(Available data begins)

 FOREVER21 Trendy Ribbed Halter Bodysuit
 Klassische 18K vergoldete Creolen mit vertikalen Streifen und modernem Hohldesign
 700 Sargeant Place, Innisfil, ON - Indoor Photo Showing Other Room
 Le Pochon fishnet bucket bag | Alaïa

(Available data ends)
(Available data begins)

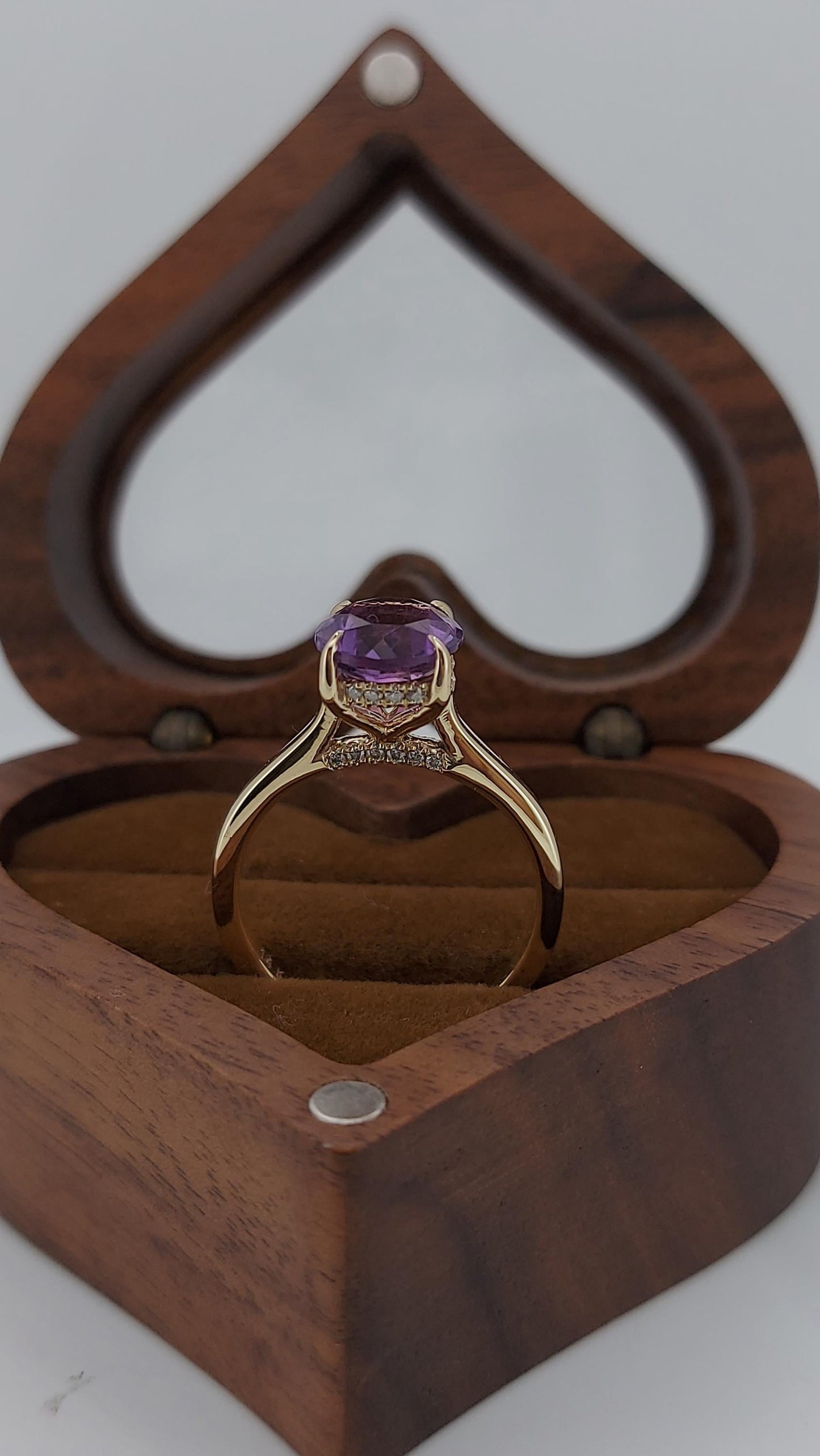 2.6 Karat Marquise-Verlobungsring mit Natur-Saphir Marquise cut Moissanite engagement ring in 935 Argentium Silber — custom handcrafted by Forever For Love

(Available data ends)

# What you have to do
Repeat word for word the lines of the material from the one containing "FOREVER21 Trendy Ribbed Halter Bodysuit" through the one containing "Le Pochon fishnet bucket bag | Alaïa", including both.

# Written reply
 FOREVER21 Trendy Ribbed Halter Bodysuit
 Klassische 18K vergoldete Creolen mit vertikalen Streifen und modernem Hohldesign
 700 Sargeant Place, Innisfil, ON - Indoor Photo Showing Other Room
 Le Pochon fishnet bucket bag | Alaïa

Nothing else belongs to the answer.